[Extrait choisi]:
Alors que les demandes d’admission affluent dans les universités, une question se pose : les études supérieures sont-elles toujours un investissement avantageux ? Avec des coûts en hausse et un marché du travail en évolution, le jeu en vaut-il encore la chandelle ?

Une étude récente de l’Institut du Québec a examiné l’évolution de l’avantage salarial lié aux études dans le contexte des pénuries de main-d’œuvre observées entre 2017 et 2023. La recherche visait particulièrement à comprendre si ces pénuries, en créant une pression à la hausse sur les salaires des emplois moins qualifiés, ont pu décourager la poursuite des études.

L’analyse s’est concentrée sur les travailleurs québécois âgés de 40 à 49 ans. Nous avons choisi ce groupe d’âge, car il permet d’analyser des carrières établies, minimise les effets temporaires pouvant influencer les salaires en début de carrière et capture l’effet de l’expérience professionnelle.

[Série d'exercices]:
a: Recopiez intégralement le texte sur la rentabilité des études supérieures.
b: Relevez dans la liste chaque ligne qui contient la chaîne « Looking » et recopiez-la. La distinction entre majuscules et minuscules compte.
Le texte et la liste proviennent de sources distinctes.

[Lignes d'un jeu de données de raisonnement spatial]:

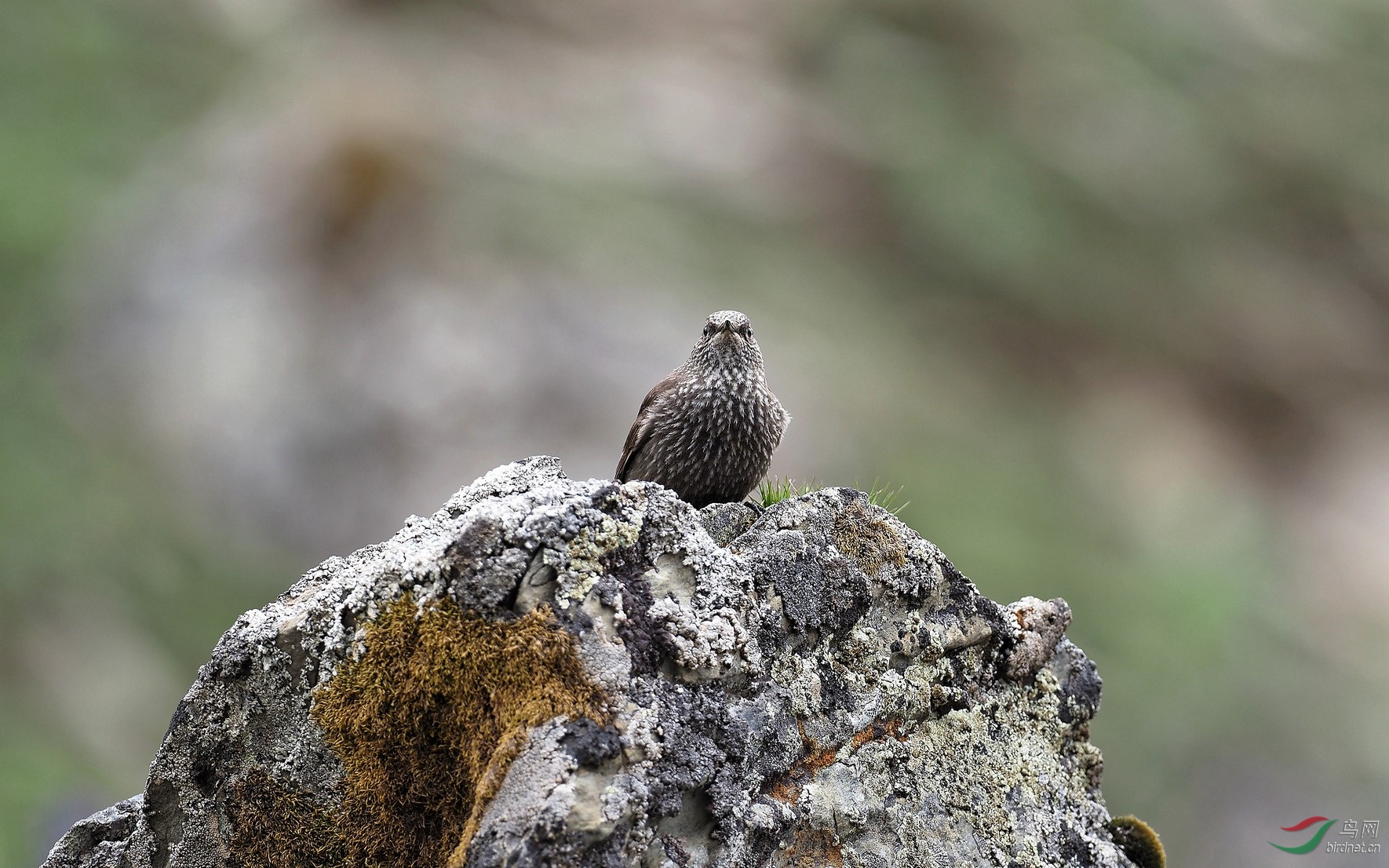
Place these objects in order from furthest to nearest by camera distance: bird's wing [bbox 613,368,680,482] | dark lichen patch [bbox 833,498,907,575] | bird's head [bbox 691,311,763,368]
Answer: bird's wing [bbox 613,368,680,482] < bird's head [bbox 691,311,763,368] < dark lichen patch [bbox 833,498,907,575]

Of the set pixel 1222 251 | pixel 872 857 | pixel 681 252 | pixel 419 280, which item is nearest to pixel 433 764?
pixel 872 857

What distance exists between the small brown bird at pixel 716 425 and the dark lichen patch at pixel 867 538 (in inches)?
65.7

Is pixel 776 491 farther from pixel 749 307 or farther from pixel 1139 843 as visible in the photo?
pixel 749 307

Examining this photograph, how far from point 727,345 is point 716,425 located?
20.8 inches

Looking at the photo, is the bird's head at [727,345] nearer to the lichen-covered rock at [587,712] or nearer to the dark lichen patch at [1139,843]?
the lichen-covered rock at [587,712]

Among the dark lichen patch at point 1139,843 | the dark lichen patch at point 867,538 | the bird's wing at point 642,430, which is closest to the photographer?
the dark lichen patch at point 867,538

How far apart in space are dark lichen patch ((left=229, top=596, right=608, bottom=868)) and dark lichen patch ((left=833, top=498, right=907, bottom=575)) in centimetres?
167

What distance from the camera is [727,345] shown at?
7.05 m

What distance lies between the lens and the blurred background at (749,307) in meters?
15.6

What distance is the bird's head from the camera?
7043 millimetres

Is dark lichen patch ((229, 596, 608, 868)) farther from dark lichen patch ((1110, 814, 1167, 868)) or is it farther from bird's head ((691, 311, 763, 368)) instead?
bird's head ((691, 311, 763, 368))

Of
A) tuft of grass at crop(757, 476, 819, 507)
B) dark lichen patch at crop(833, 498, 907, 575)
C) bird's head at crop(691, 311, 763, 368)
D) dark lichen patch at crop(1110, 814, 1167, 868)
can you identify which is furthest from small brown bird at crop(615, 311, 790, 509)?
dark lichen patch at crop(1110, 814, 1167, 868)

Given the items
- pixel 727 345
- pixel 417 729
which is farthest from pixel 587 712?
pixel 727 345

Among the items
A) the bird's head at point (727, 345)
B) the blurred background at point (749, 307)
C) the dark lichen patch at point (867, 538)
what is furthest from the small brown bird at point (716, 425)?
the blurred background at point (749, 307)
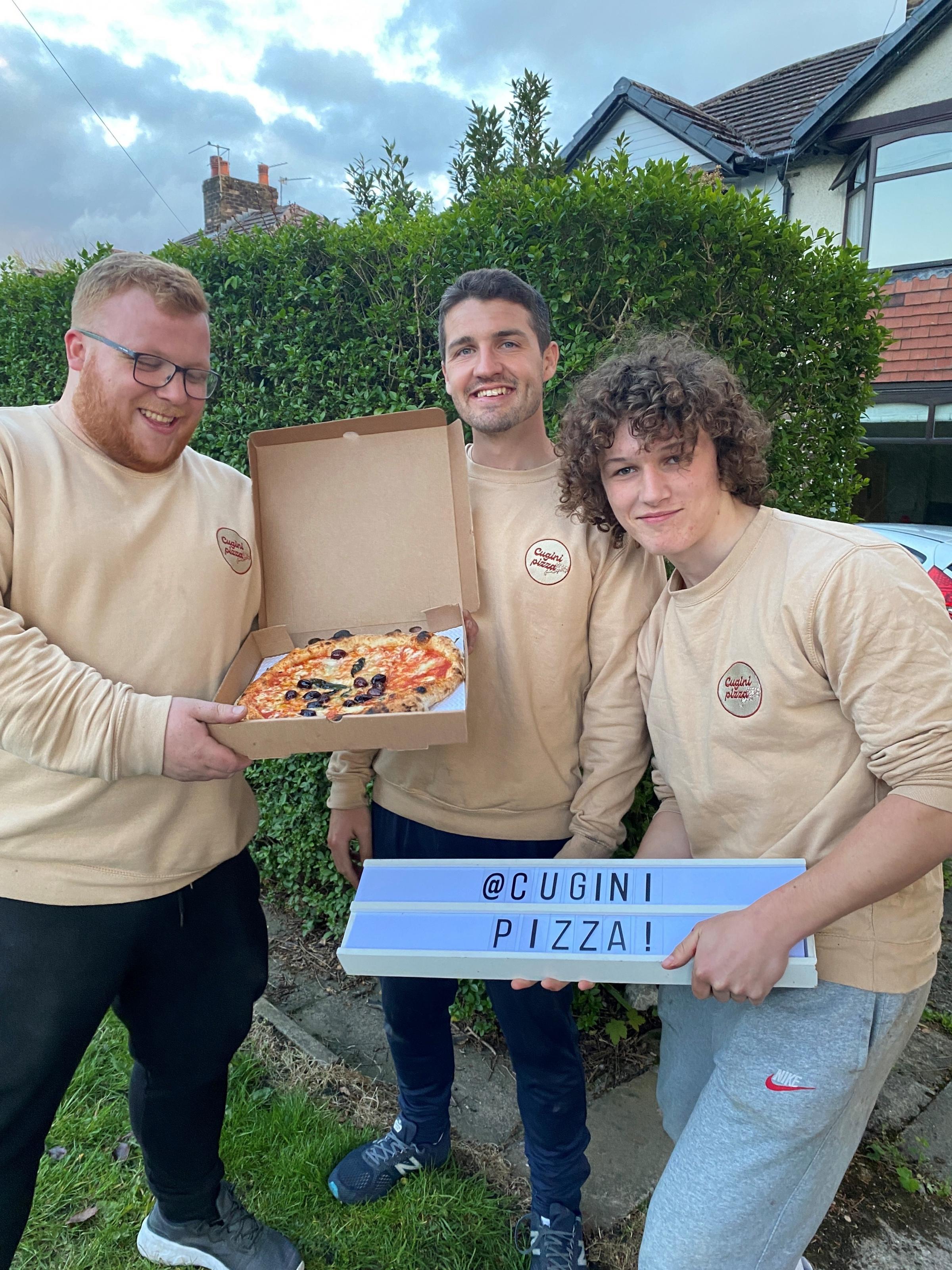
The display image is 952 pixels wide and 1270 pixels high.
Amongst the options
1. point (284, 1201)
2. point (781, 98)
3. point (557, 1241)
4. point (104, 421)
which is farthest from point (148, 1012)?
==
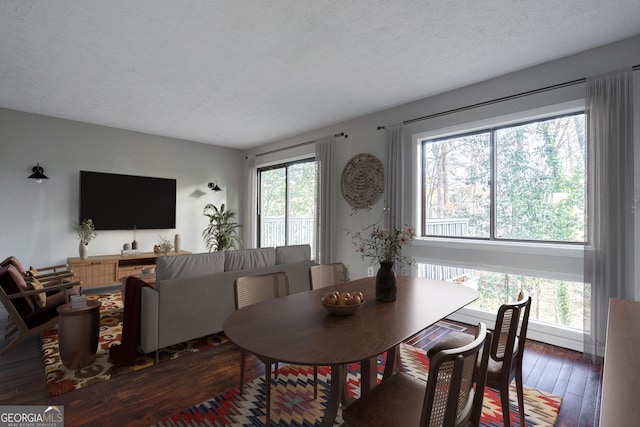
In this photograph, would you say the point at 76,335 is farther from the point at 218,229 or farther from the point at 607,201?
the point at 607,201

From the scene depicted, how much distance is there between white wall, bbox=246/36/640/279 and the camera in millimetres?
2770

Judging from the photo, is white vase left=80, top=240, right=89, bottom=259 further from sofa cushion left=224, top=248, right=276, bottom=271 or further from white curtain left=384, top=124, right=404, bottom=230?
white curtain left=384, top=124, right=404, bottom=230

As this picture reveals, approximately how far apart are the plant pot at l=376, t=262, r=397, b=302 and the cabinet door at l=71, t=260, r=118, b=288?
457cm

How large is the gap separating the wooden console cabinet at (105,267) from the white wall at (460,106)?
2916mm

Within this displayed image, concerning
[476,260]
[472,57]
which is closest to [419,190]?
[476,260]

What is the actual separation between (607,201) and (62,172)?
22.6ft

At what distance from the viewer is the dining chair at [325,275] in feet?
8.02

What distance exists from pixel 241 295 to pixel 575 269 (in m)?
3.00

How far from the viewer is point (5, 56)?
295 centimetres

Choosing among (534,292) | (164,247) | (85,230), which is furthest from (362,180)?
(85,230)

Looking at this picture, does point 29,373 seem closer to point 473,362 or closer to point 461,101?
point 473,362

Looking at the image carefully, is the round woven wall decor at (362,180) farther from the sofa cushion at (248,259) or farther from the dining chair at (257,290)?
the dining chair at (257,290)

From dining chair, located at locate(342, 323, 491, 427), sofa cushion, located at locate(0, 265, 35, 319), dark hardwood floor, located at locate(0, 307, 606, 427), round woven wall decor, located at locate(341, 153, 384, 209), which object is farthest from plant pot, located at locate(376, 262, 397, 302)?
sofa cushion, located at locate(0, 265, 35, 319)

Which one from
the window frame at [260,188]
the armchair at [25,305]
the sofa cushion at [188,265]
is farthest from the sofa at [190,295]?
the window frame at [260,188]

[Réponses rédigées]:
a:
Alors que les demandes d’admission affluent dans les universités, une question se pose : les études supérieures sont-elles toujours un investissement avantageux ? Avec des coûts en hausse et un marché du travail en évolution, le jeu en vaut-il encore la chandelle ?

Une étude récente de l’Institut du Québec a examiné l’évolution de l’avantage salarial lié aux études dans le contexte des pénuries de main-d’œuvre observées entre 2017 et 2023. La recherche visait particulièrement à comprendre si ces pénuries, en créant une pression à la hausse sur les salaires des emplois moins qualifiés, ont pu décourager la poursuite des études.

L’analyse s’est concentrée sur les travailleurs québécois âgés de 40 à 49 ans. Nous avons choisi ce groupe d’âge, car il permet d’analyser des carrières établies, minimise les effets temporaires pouvant influencer les salaires en début de carrière et capture l’effet de l’expérience professionnelle.

b:
Looking at the photo, is the bird's head at [727,345] nearer to the lichen-covered rock at [587,712] or nearer to the dark lichen patch at [1139,843]?
Looking at this picture, does point 29,373 seem closer to point 473,362 or closer to point 461,101?
Looking at the image carefully, is the round woven wall decor at (362,180) farther from the sofa cushion at (248,259) or farther from the dining chair at (257,290)?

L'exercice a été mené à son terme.